# Bike and rider combo = 125 years



## Velobike (Jun 23, 2007)

Now that I'm getting old and frail, I thought I'd try this riding with gears business, and that new fangled suspension. I've always wanted a downhill bike.

So let's start with some moderate single track.



What a disappointment! It can't clear a jump, doesn't like little 5' drops, and the only good thing is that the rim polishers provide a slight amount of retardation on steep descents. As for the gears, I broke 25% of them in the first 3 miles.

Then it was on to the real scary stuff. Here I'm about to ride into the Path of Stinging Nettle Hell. Why did I wear short sleeves? Is it so I can still "enjoy" the sensation several hours later?

One good thing though - the fenders worked well in the next section - Horsesh*t Alley, narrow singletrack bordered by thorns and thistles and a popular place for local riders to deposit their horse exhaust. This gives you a choice of riding through a steaming pile or swerving to the side into the thorns and thistles. Luckily I was wearing a short sleeved shirt because then all the bleeding didn't stain my shirt.



I won the lottery of Bovine Dung Boulevard though. The byre was empty so there wasn't the usual malodorous slurry sheeting across the path.

And then a nice green lane for a few more miles to the local bike shop to get some parts. I was scandalised to discover they do not stock the part I needed. Don't know how these bike shops stay in business, you'd think they would have a 1965 Sturmey-Archer FW indicator rod handy to the counter, but no, and they don't even know the part number, they had to look it up. Tsk tsk.
::::
Resume the post about the trail ride on the old bike, picking up right after its last sentence. The items that follow come from a separate source.

(Saved data entries)
::::
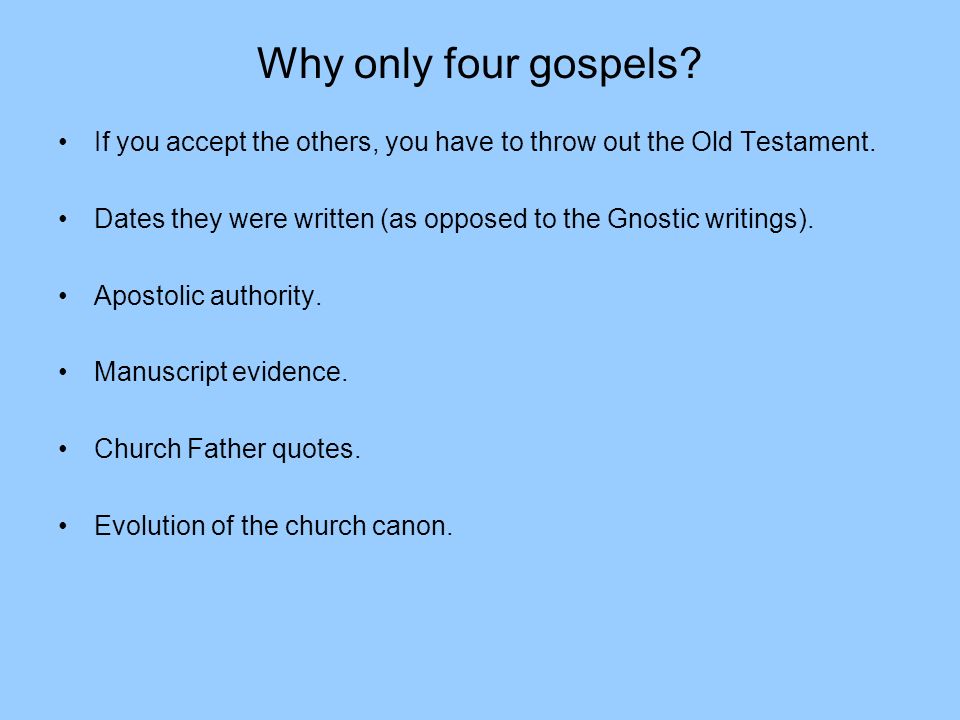 Why only four gospels?

• If you accept the others, you have to throw out the Old Testament.

• Dates they were written (as opposed to the Gnostic writings).

• Apostolic authority.

• Manuscript evidence.

• Church Father quotes.

• Evolution of the church canon.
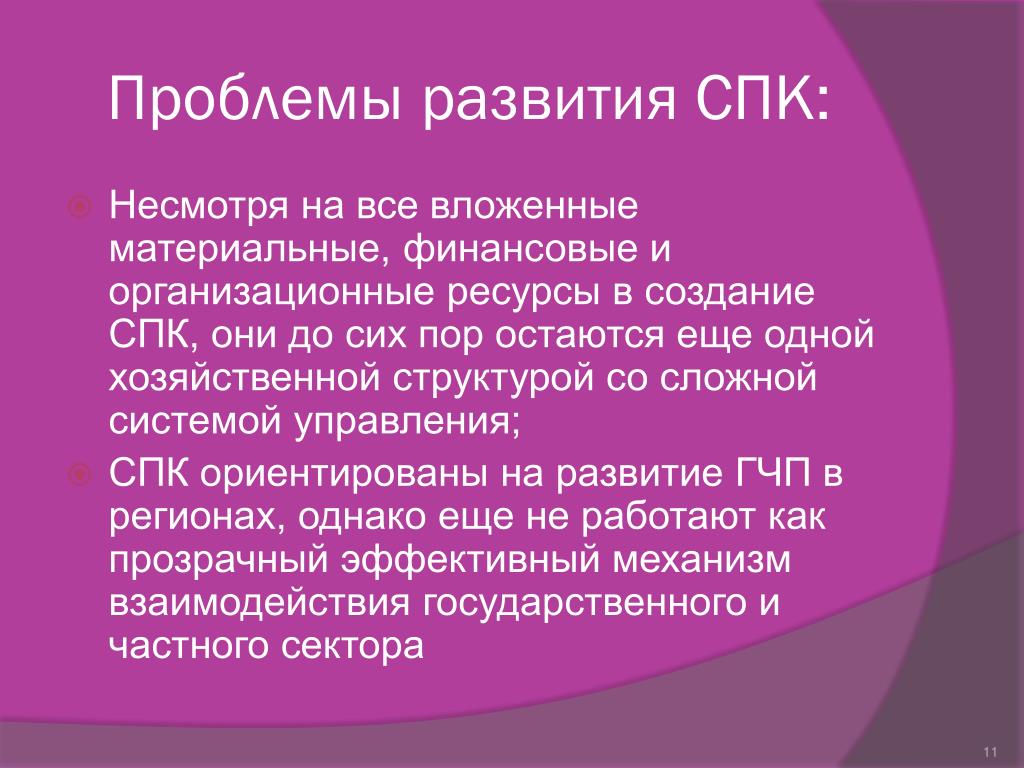 Проблемы развития СПК:

Несмотря на все вложенные материальные, финансовые и организационные ресурсы в создание СПК, они до сих пор остаются еще одной хозяйственной структурой со сложной системой управления;

СПК ориентированы на развитие ГЧП в регионах, однако еще не работают как прозрачный эффективный механизм взаимодействия государственного и частного сектора

11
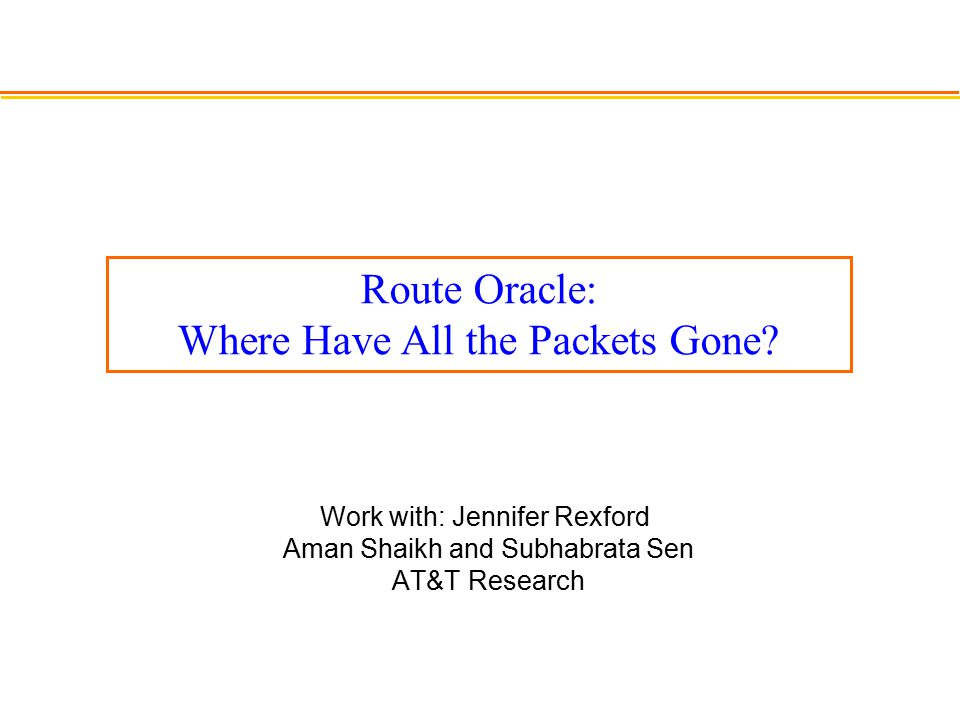 Route Oracle:
Where Have All the Packets Gone?

Work with: Jennifer Rexford
Aman Shaikh and Subhabrata Sen
AT&T Research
::::
WRITTEN RESPONSE>
I decided you can keep your modern downhill bikes, it's too dangerous, I'm going back to singlespeed and rigid. I think my next ride combo will be 150 years+

(The real story - I bought this 1965 Moulton a couple of weeks ago. After a bit of fettling decided to take it for a ride. Being unable to resist a dirt track the poor thing ended up spending most of the day getting dirty. It's probably not a good way to treat such an old bike, but if it breaks, I can fix it, so no harm.
There is some hyperbole above but only in relation to jumps and drops.  )


----------



## chazpat (Sep 23, 2006)

You had a lot of fun, didn't you? 

Thanks for sharing.


----------



## cyclelicious (Oct 7, 2008)

Love Moultons! Quirky for sure. I've seen a few here in Toronto


----------



## cyclelicious (Oct 7, 2008)

I spotted 2 Moultons today

1) steel

The picnic basket is irresistible to bears 








2) Aluminium


----------



## bitflogger (Jan 12, 2004)

Some suspension under the seat. I believe the bike and rider combo is 110 years.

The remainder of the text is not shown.